++++ Exercise inputs ++++
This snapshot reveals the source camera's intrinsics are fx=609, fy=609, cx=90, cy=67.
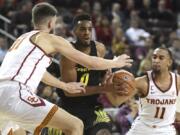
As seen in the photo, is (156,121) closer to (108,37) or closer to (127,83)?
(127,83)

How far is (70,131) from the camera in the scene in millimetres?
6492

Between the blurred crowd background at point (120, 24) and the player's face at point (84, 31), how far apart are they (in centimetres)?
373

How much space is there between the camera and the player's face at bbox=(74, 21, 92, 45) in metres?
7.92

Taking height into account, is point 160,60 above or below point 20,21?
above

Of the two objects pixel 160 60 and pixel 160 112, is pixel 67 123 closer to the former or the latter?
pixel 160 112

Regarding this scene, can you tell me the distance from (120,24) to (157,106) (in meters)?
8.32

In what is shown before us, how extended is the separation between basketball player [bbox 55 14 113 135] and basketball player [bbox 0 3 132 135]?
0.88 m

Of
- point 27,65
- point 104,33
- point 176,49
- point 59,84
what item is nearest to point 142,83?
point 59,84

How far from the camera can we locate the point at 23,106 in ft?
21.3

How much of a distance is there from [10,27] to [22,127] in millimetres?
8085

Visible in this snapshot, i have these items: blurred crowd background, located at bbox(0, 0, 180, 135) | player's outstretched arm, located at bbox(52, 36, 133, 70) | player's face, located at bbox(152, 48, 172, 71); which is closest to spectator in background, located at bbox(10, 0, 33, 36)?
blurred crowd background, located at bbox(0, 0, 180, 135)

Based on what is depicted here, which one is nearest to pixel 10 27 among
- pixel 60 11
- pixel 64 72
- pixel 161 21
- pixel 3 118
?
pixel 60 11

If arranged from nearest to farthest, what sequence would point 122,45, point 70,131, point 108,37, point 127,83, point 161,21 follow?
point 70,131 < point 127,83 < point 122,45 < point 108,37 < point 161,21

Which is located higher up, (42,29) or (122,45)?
++++
++++ Exercise inputs ++++
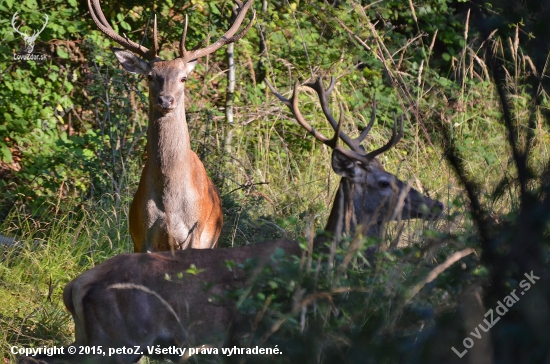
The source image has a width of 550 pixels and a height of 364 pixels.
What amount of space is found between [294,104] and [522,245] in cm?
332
++++
++++ Exercise inputs ++++
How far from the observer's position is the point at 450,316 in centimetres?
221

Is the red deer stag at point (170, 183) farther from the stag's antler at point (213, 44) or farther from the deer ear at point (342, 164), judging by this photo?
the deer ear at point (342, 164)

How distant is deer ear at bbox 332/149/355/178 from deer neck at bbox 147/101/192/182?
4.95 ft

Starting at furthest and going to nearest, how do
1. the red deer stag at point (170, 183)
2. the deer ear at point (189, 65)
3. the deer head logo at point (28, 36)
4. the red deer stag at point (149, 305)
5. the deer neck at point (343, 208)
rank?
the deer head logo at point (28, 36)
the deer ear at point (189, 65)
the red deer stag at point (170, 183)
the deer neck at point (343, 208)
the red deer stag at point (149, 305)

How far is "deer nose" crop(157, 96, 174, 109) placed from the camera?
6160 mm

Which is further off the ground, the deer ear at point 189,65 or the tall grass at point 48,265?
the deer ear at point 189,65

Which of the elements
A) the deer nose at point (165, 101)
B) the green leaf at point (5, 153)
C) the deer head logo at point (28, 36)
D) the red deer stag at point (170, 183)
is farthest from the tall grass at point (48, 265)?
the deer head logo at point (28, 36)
++++
Exercise: Return each line of the listing above that contains the string "space".

Finished exercise:
How much space is there between the camera and the player's face at bbox=(74, 21, 92, 45) in metres?
What amount of space is found between [294,104] and [522,245] in cm?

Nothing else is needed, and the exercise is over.